Although there are many false myths about this virus, the truth is that, based on the scientific evidence collected so far, it can be concluded that:

  • Both women and men can contract and spread it
  • The virus can go unnoticed and show no symptoms whatsoever
  • The more sexual partners you have, the greater the risk of infection, even though it is possible to contract it with just a single sexual relationship.
  • Although very rare, it is not impossible for a pregnant mother to transmit HPV to the baby at the time of delivery if she has warts in the birth canal, which could cause laryngeal papillomatosis to the newborn.

The virus has not been shown to be transmitted through:

  • Swimming pools, hot tubs, gyms or any other type of sports environment.
  • Toilet seats
  • Kisses on the mouth
  • Hugs or other non-sexual physical contact.
  • Poor personal hygiene
  • Toys, food or utensils

HPV Symptoms

How do you know if you’ve been infected with HPV??

As stated before, HPV often acts silently without the infected person knowing it’s there. Which is why it is so important to go to regular gynecological check-ups, which include a cytology.

If this test has a suspicious result, it will be necessary to carry out a medical follow-up, as well as any other tests that the specialist deems necessary.

It is important to bear in mind that infection by the different types of HPV is very varied and that its clinical manifestations can be different, including:

  • Visible or clinical lesions.
  • Non-visible or subclinical lesions, but diagnosed by some method, usually by examining the cells.
  • Latent states, in which the infection is present, but in an inactive state.

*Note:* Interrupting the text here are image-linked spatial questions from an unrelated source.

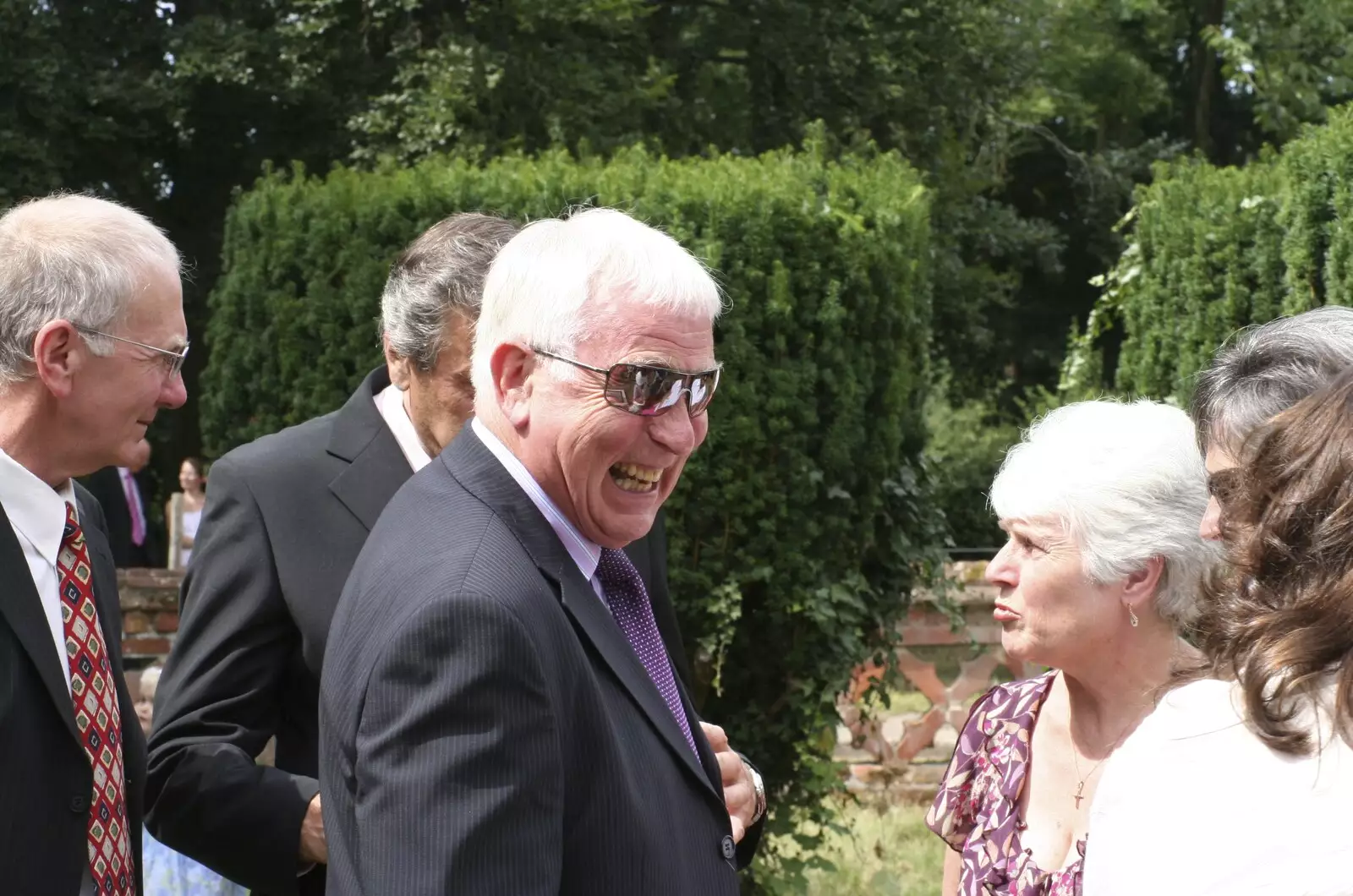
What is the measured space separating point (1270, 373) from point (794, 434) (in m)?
3.20

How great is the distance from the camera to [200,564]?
276 centimetres

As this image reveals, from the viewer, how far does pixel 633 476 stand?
6.86ft

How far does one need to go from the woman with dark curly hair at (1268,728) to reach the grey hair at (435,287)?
173 cm

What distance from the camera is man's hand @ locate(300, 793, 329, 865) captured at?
8.53 ft

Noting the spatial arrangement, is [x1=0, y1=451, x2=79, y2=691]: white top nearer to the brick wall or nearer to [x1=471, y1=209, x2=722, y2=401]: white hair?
[x1=471, y1=209, x2=722, y2=401]: white hair

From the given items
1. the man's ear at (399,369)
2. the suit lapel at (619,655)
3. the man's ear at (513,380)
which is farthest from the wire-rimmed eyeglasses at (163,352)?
the suit lapel at (619,655)

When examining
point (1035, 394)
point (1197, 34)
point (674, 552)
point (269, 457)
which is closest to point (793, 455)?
point (674, 552)

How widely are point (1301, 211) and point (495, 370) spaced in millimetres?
4910

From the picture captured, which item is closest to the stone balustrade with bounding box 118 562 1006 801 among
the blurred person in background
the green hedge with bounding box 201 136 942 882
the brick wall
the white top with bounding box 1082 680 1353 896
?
the green hedge with bounding box 201 136 942 882

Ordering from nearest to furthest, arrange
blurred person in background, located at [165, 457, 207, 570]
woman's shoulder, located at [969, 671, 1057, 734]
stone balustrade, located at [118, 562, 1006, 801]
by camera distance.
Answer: woman's shoulder, located at [969, 671, 1057, 734]
stone balustrade, located at [118, 562, 1006, 801]
blurred person in background, located at [165, 457, 207, 570]

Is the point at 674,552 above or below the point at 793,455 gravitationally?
below

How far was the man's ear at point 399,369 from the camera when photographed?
306 centimetres

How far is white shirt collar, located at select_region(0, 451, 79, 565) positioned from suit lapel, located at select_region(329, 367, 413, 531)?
51 cm

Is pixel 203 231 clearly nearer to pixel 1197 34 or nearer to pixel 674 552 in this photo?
pixel 674 552
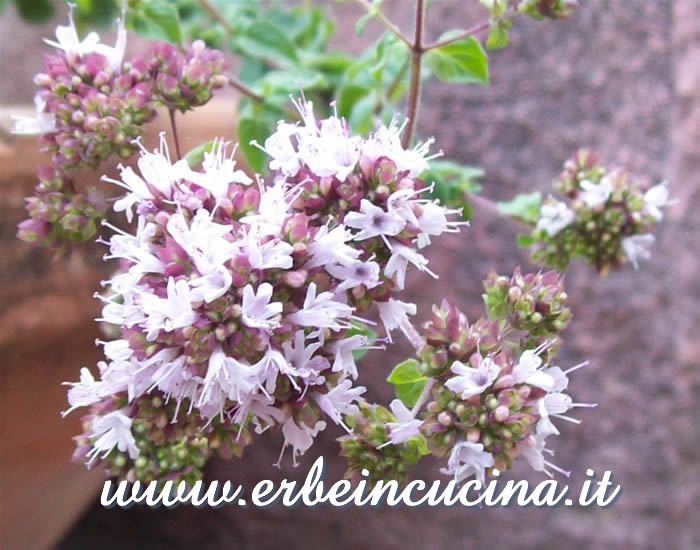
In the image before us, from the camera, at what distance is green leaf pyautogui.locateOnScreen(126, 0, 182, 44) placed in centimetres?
75

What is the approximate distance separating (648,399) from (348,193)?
79 cm

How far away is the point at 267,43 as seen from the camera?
36.6 inches

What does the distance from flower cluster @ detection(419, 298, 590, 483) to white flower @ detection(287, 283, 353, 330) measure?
0.09 metres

What can happen if you have HPV?

Human papillomavirus infection follows an evolutionary course and is not synonymous with cancer, so a positive diagnosis should not be cause for alarm.

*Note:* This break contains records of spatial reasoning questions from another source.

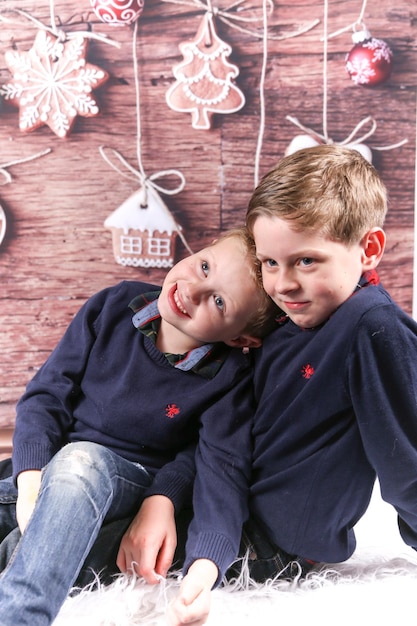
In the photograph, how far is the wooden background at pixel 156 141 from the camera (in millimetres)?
1617

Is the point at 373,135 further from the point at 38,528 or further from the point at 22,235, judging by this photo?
the point at 38,528

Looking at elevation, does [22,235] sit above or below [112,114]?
below

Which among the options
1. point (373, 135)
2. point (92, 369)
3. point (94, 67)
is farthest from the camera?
point (373, 135)

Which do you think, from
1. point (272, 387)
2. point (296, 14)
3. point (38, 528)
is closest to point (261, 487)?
point (272, 387)

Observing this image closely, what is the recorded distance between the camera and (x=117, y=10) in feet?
5.13

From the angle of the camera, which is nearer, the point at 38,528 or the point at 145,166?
the point at 38,528

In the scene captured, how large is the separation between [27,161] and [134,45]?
1.20 ft

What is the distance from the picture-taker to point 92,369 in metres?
1.25

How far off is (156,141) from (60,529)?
3.29ft

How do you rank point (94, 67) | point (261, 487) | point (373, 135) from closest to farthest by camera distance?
point (261, 487) → point (94, 67) → point (373, 135)

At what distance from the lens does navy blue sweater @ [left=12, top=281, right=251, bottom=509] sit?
1164 millimetres

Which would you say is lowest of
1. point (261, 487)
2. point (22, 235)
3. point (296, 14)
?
point (261, 487)

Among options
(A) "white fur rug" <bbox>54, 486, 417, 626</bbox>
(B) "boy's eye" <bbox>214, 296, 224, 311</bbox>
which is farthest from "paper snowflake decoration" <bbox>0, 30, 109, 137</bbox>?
(A) "white fur rug" <bbox>54, 486, 417, 626</bbox>

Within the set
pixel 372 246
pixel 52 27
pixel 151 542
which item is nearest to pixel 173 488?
pixel 151 542
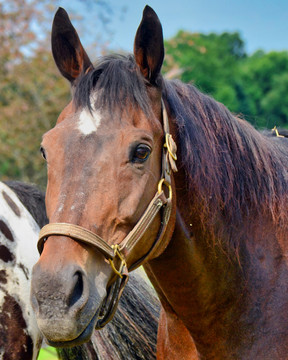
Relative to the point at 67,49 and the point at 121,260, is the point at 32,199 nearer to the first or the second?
the point at 67,49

In addition, as we have mentioned so far, the prognosis and evolution of the infection will depend on many factors such as the strain of HPV that infects us, our immune system and our lifestyle.

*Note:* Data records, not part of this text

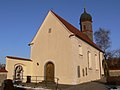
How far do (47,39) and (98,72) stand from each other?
12.5 meters

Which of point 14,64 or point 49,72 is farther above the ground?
point 14,64

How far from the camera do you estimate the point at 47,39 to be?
24.2 meters

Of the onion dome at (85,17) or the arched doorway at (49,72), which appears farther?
the onion dome at (85,17)

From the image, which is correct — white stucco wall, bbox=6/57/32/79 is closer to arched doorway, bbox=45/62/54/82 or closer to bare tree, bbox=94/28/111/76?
arched doorway, bbox=45/62/54/82

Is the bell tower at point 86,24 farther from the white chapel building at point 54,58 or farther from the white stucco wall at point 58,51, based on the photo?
the white stucco wall at point 58,51

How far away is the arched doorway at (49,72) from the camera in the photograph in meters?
23.1

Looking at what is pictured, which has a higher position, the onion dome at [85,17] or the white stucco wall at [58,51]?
the onion dome at [85,17]

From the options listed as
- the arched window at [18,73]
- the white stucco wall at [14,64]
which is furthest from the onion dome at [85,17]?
the arched window at [18,73]

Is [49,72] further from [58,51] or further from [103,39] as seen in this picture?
[103,39]

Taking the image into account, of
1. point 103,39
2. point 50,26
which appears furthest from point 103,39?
point 50,26

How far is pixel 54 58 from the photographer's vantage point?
23203 millimetres

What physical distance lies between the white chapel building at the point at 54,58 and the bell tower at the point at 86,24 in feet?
42.5

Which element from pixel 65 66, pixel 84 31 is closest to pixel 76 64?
pixel 65 66

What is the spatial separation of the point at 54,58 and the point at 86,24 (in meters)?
18.9
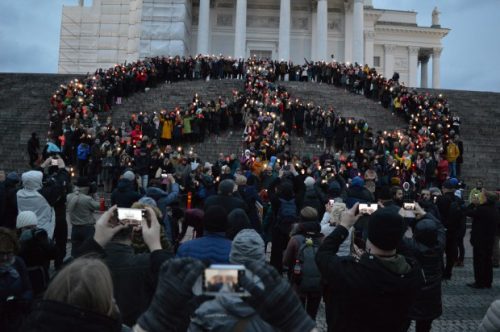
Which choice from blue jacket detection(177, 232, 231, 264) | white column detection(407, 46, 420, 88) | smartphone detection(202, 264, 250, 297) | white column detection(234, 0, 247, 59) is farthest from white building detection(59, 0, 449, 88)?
smartphone detection(202, 264, 250, 297)

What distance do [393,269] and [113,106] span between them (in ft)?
76.5

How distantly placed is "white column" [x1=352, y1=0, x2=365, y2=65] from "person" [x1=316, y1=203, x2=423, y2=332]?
40.4 metres

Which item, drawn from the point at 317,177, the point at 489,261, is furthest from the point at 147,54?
the point at 489,261

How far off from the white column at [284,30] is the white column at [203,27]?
18.5 ft

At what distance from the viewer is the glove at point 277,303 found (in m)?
2.29

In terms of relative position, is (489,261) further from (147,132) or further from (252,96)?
(252,96)

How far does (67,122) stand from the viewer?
1942 cm

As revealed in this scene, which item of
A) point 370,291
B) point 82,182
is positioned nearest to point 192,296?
point 370,291

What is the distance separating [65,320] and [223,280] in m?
0.76

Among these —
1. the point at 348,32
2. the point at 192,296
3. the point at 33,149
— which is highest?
the point at 348,32

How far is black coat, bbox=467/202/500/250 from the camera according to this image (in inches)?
364

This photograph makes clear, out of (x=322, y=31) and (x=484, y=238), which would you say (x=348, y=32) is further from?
(x=484, y=238)

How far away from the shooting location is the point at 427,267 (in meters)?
5.50

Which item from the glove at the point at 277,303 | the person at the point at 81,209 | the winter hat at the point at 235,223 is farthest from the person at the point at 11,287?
the person at the point at 81,209
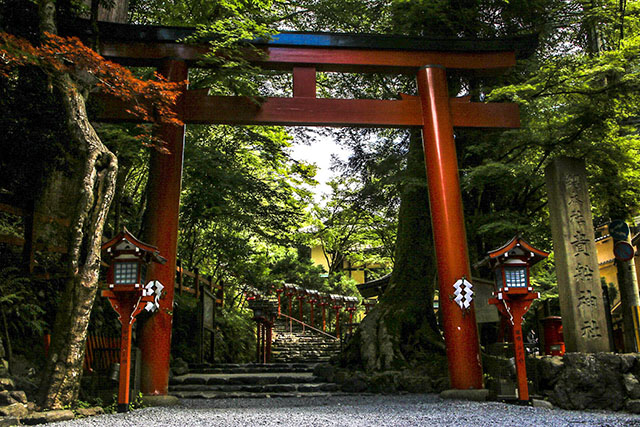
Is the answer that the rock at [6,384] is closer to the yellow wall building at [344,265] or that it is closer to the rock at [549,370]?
the rock at [549,370]

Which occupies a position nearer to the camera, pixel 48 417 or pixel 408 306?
pixel 48 417

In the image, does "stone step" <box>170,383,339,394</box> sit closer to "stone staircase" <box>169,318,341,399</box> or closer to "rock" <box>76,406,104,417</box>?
"stone staircase" <box>169,318,341,399</box>

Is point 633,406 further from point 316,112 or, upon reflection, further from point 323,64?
point 323,64

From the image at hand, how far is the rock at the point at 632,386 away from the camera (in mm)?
6328

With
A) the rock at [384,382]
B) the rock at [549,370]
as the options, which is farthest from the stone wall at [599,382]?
the rock at [384,382]

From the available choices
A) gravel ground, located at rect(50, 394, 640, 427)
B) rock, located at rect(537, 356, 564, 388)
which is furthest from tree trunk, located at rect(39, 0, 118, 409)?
rock, located at rect(537, 356, 564, 388)

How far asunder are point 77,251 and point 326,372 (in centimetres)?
568

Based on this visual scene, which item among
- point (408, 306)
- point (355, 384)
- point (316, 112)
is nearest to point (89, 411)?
point (355, 384)

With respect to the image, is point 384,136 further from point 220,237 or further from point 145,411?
point 145,411

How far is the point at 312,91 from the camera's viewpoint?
9.16m

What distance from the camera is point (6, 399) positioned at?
211 inches

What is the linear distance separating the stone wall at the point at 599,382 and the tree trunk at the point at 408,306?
3.46 metres

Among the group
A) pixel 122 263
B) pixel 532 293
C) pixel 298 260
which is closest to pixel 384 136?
pixel 532 293

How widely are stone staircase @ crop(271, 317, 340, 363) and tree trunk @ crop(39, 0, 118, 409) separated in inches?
386
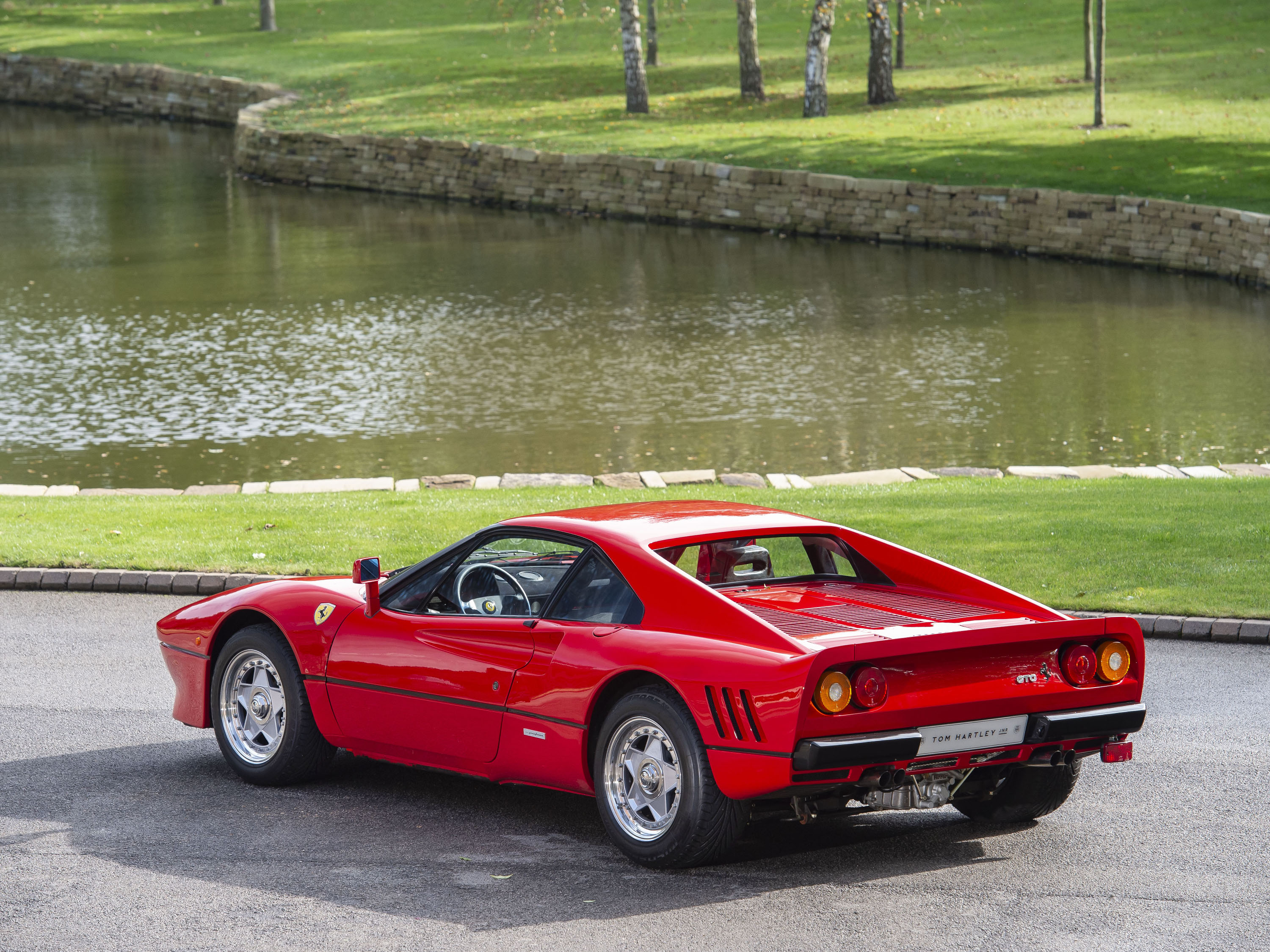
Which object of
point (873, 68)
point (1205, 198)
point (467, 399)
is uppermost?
point (873, 68)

Thus, when we are faced with an infection, very diverse lesions can appear, which can be symptomatic or asymptomatic depending on the HPV strain that infects us. Therefore, going to the gynaecologist or health specialist regularly is very important.

Condylomas or genital warts caused by low-risk strains of HPV

These are visible lesions that can appear on the cervix as well as on other areas of the female or male genitalia such as the vagina, vulva, urethra, anus, penis, perineum, larynx or skin.

They appear as irregular lesions, often described as cauliflower-shaped. They can be the same color as the skin, pink or white, single or multiple, soft, variable in size, or confluent.

Although genital warts must be treated and may cause discomfort to the patient, their prognosis is not very serious and they rarely lead to cancerous lesions

Cervical lesions caused by high-risk HPV

The cervix is ​​the genital area which has a higher risk of persistent HPV infections.

Once the infection has occurred, the virus begins to divide within the cells of our cervix and change its morphology. The more cells that are altered, the greater the severity of the premalignant lesions that could lead to the appearance of cancer

According to the degree of progression, we can distinguish between:

  • Low-grade lesions (LSIL) or less serious lesions, with a high probability of being spontaneously eliminated by our immune system
  • High-grade lesions (HSIL) or greater severity lesions, which are more likely to persist and possess a higher risk of progressing to cervical cancer.

In any case, the gynaecologist or expert in women’s health will be the one to determine the most appropriate course of action to follow, depending on the specific conditions of each patient.